生存の価値についての大きな疑問符がどこにつけられていたか、見当がつくだろう。ペシミズムといえば、これはかならず下降の徴候ときまっているだろうか? ペシミズムはいやでも頽廃と出来損いのしるし、疲れはてて弱体化した本能のしるしときめてかからねばならぬだろうか? われわれ「近代」人、ヨーロッパ人の場合もおそらくはそうなのだが。強さのペシミズムというものがあるのではないか?
生存の苛酷なもの・戦慄的なもの・邪悪なもの・問題的なものに知的偏愛をいだくということが幸福やあふれるばかりの健康、生存の充実からくる場合があるのではないか? 過剰そのものに悩むということが、ひょっとしたらあるのではなかろうか? きわめてするどい眼差しが、自分から恐ろしいものを求めるといった、当って砕けろ式な勇敢さをそなえている場合が、ひょっとしたらあるのではなかろうか?
それは自分から敵を求めるのと同じではないか? 自分の力をためすことのできるような互角の敵、その相手によって「恐れる」とはどういうことかなのか、学び知ろうとするような勇敢さがあるのではなかろうか? ほかでもない一番いい時代のギリシア人、最も強く、最も勇敢だった時代のギリシア人において、悲劇的神話の意味するところは何であるのか? それから、ディオニュソス的なものという怪異な現象は何を意味するのか? ディオニュソス的なものから生まれた悲劇の意味するところは何か?

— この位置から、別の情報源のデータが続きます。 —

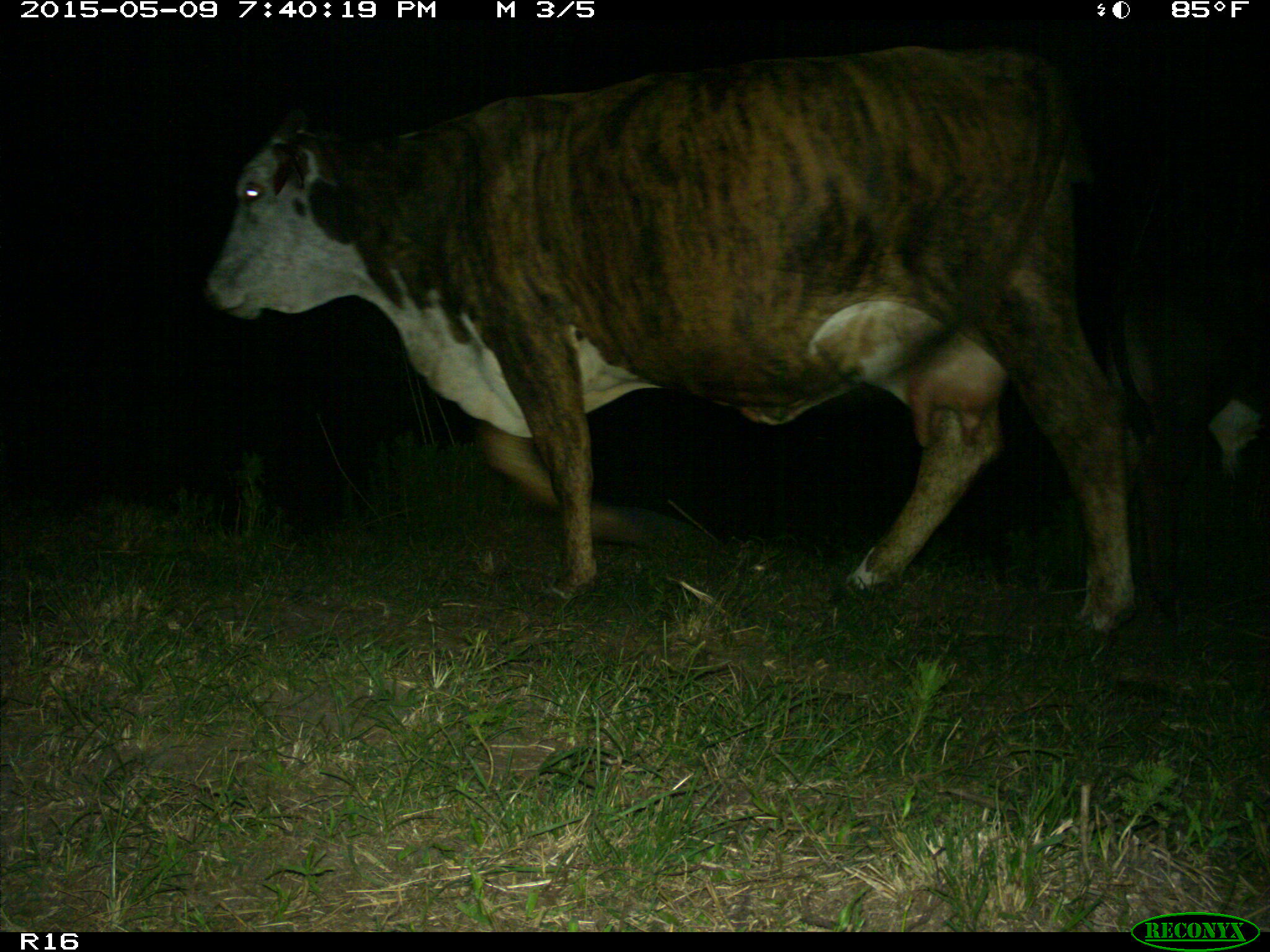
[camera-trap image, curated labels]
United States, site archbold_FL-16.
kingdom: Animalia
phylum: Chordata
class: Mammalia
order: Artiodactyla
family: Bovidae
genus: Bos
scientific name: Bos taurus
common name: domestic cow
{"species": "Bos taurus (domestic cow)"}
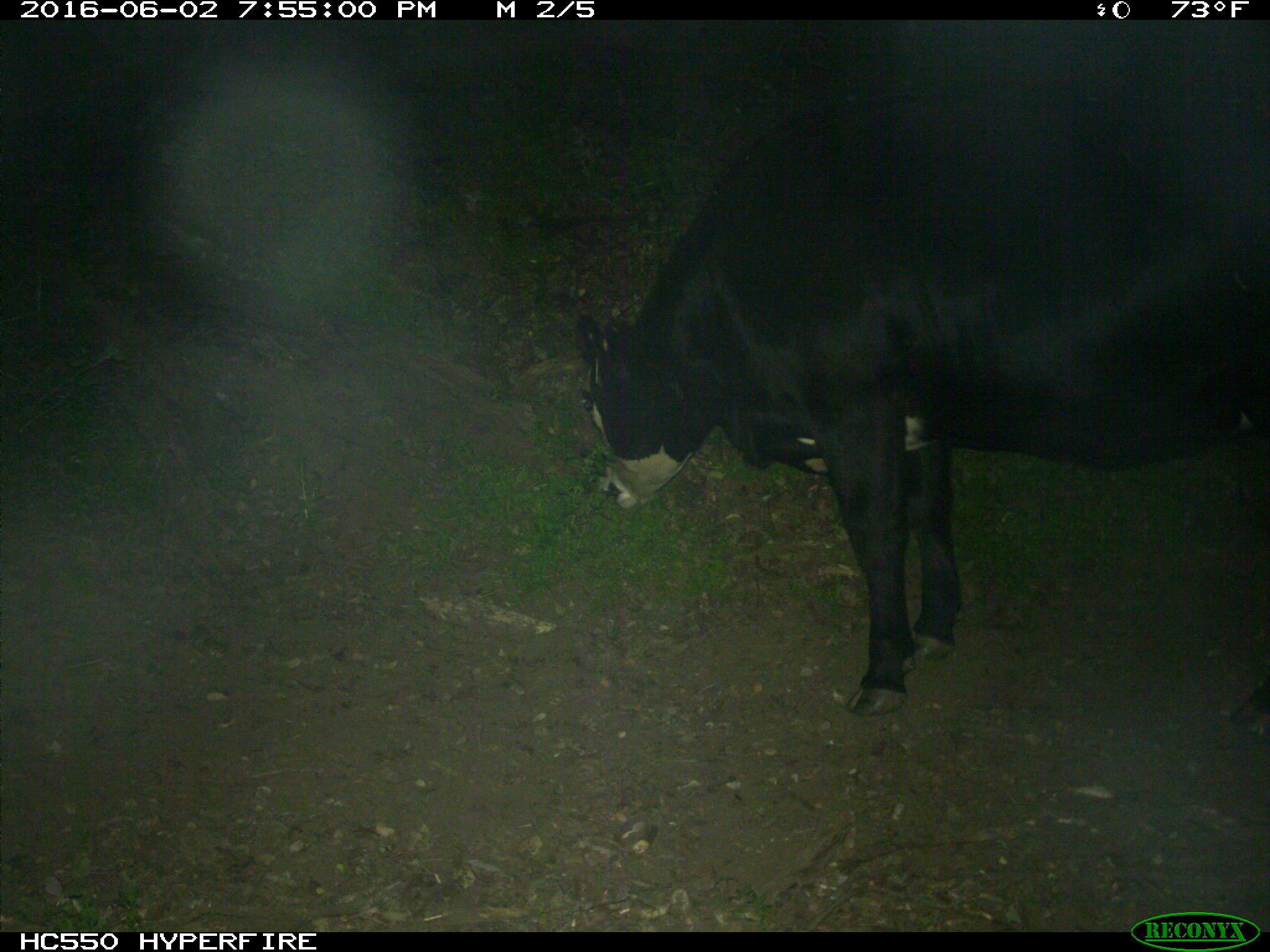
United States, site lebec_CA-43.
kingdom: Animalia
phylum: Chordata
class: Mammalia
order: Artiodactyla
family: Bovidae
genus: Bos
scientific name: Bos taurus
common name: domestic cow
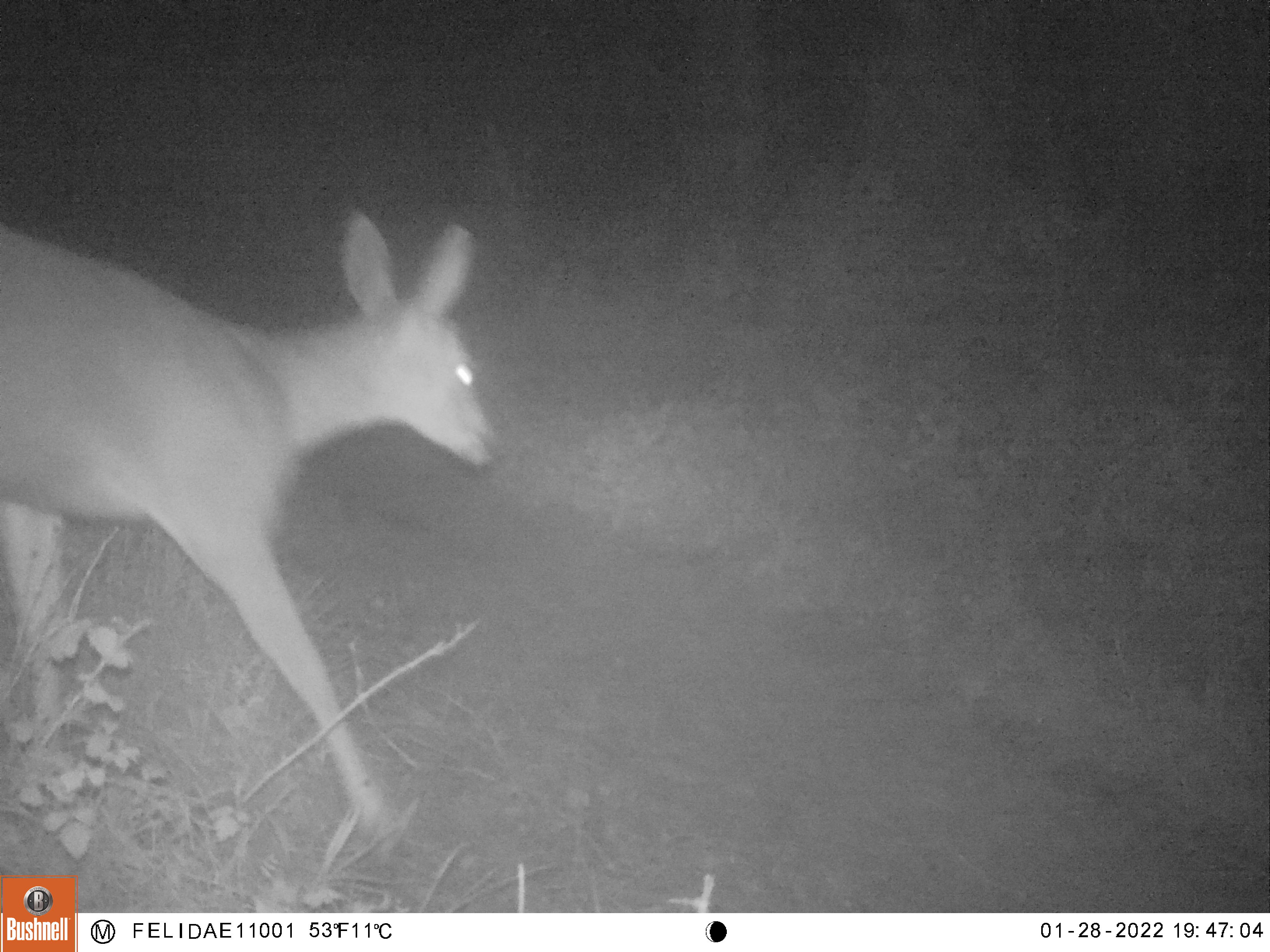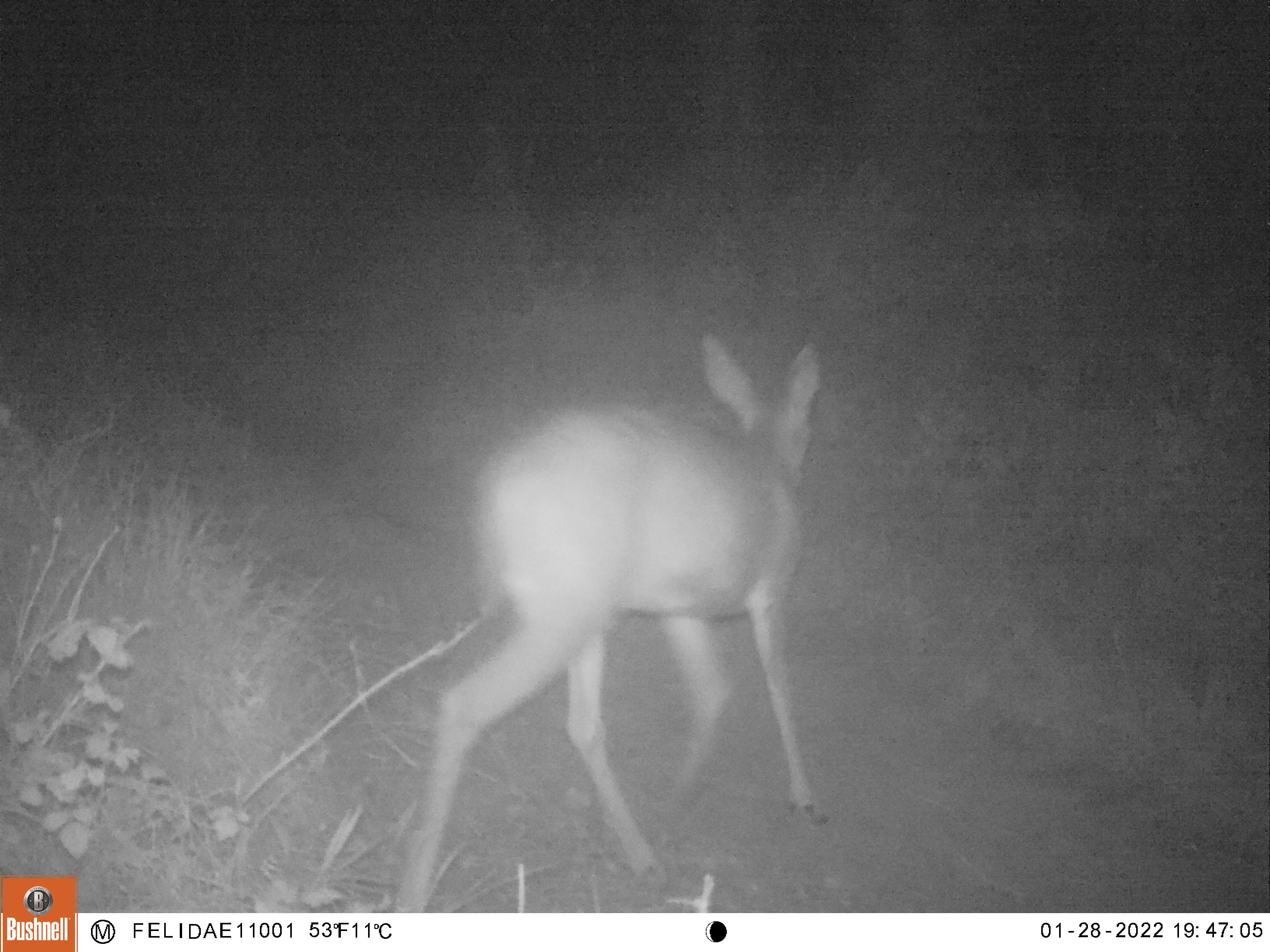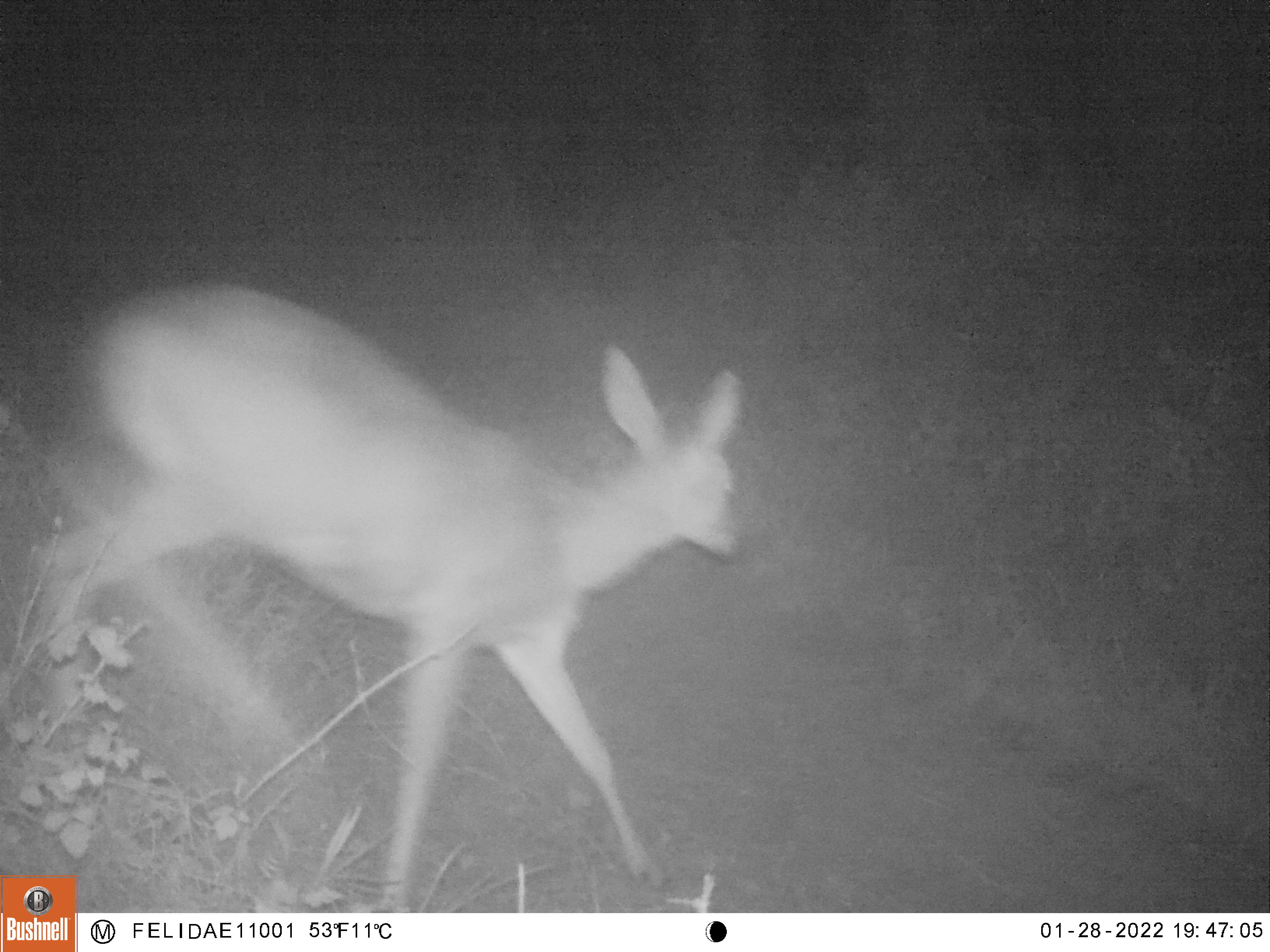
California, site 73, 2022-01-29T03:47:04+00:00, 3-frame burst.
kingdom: Animalia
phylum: Chordata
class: Mammalia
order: Artiodactyla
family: Cervidae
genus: Odocoileus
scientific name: Odocoileus hemionus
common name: mule deer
Mule deer (Odocoileus hemionus).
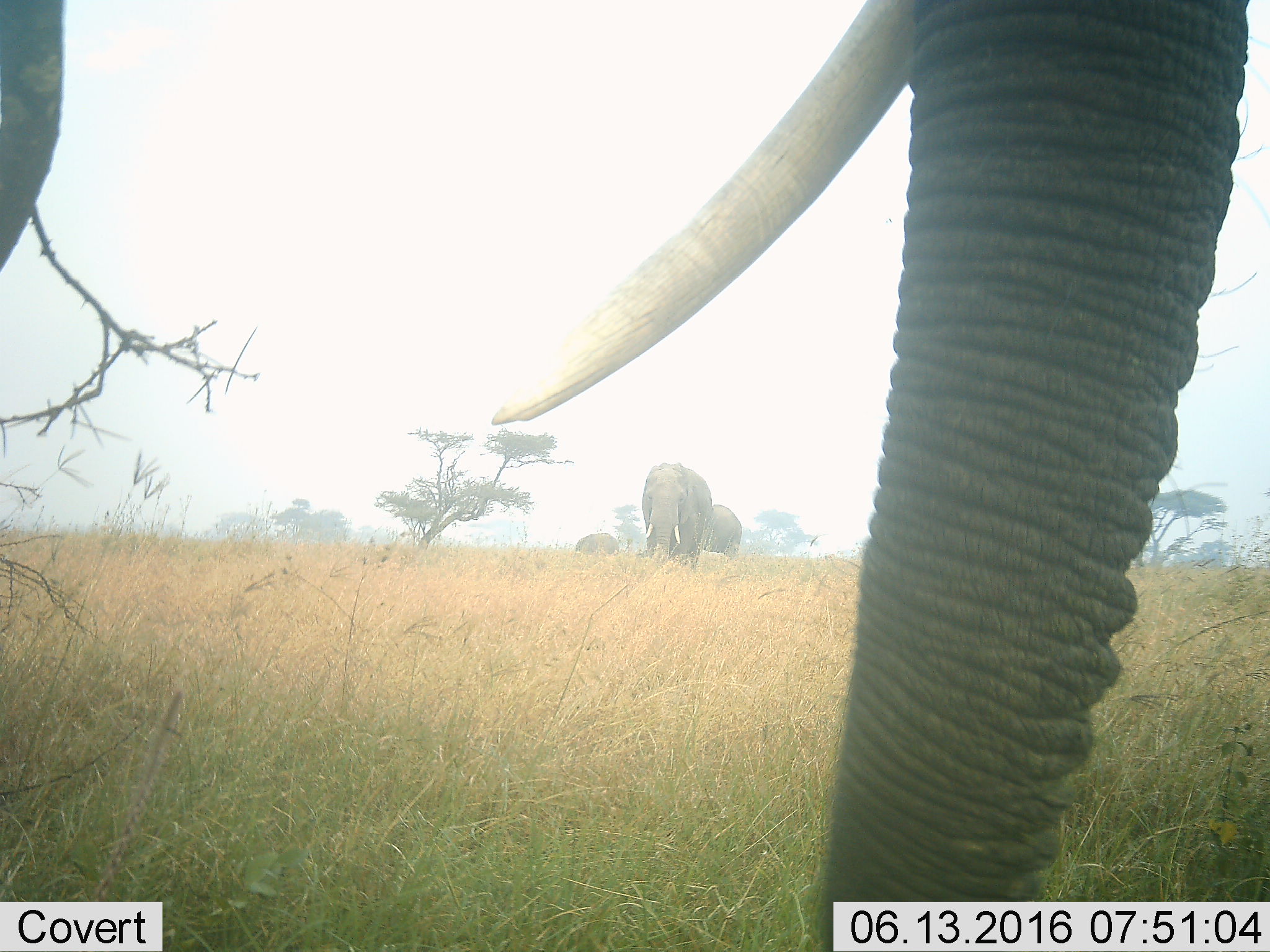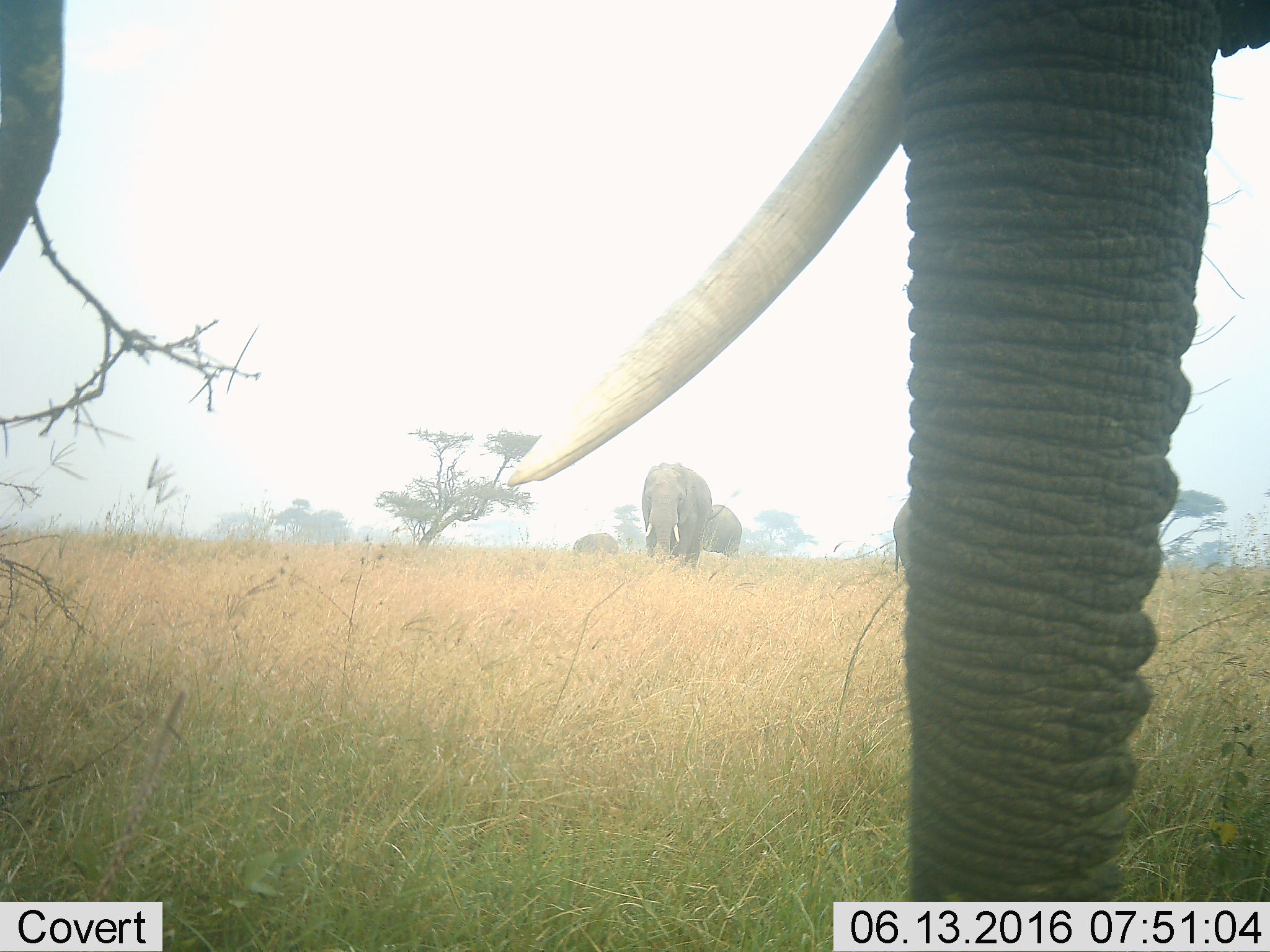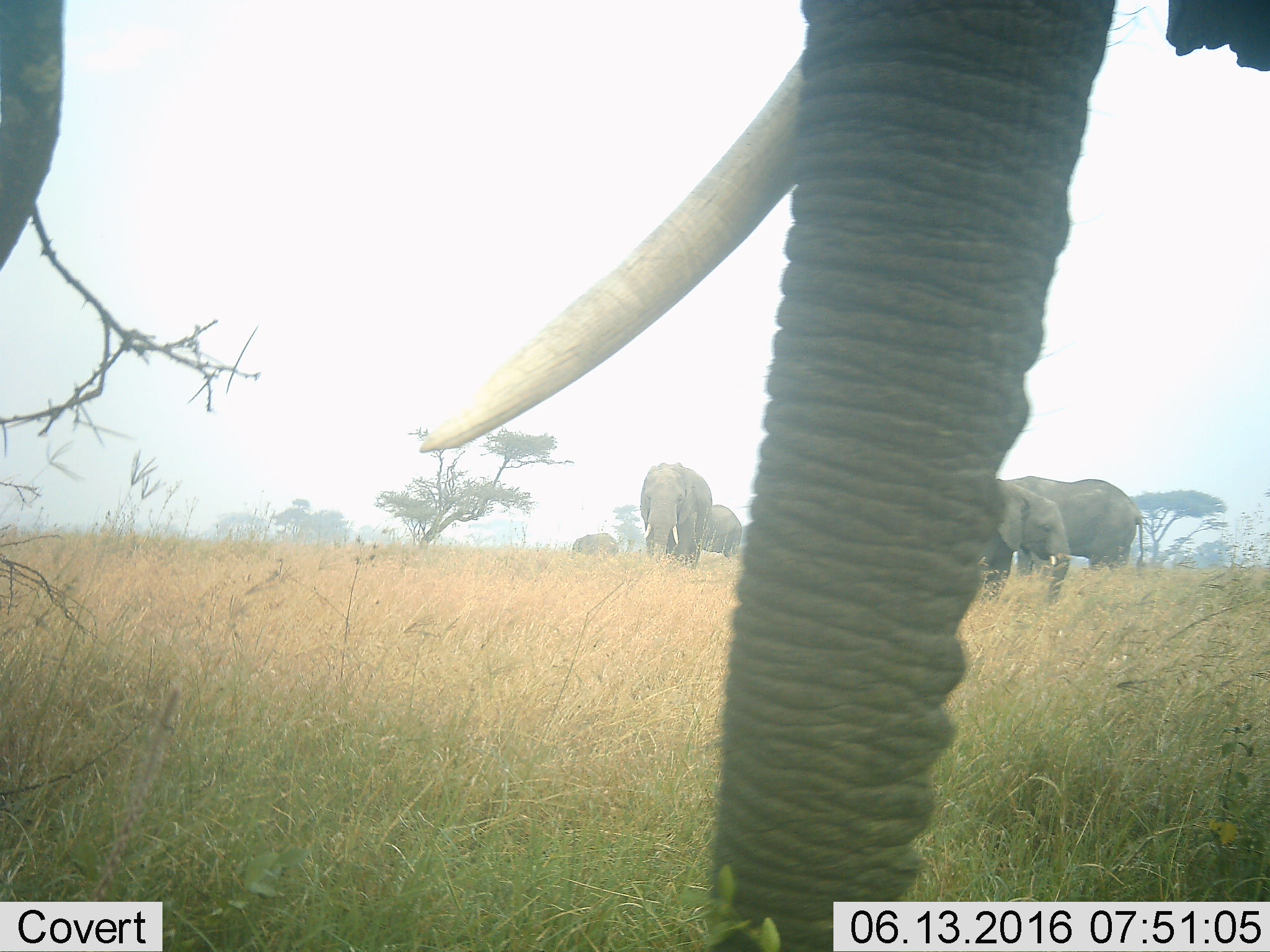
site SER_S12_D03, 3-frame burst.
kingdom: Animalia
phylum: Chordata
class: Mammalia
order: Proboscidea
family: Elephantidae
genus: Loxodonta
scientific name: Loxodonta africana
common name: african bush elephant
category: elephant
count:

さらにまた、悲劇のいのち取りとなったもの、道徳のソクラテス主義、理論的人間の弁証法と満足と明朗さは何を意味するのか? ほかならぬ、このソクラテス主義こそ、下降・疲労・疾患の徴候、無秩序に解体してゆく本能のしるしでありうるのではないか? また、後期ギリシア精神のいわゆる「ギリシア的明朗さ」は、ただ夕焼けにすぎないのではないか?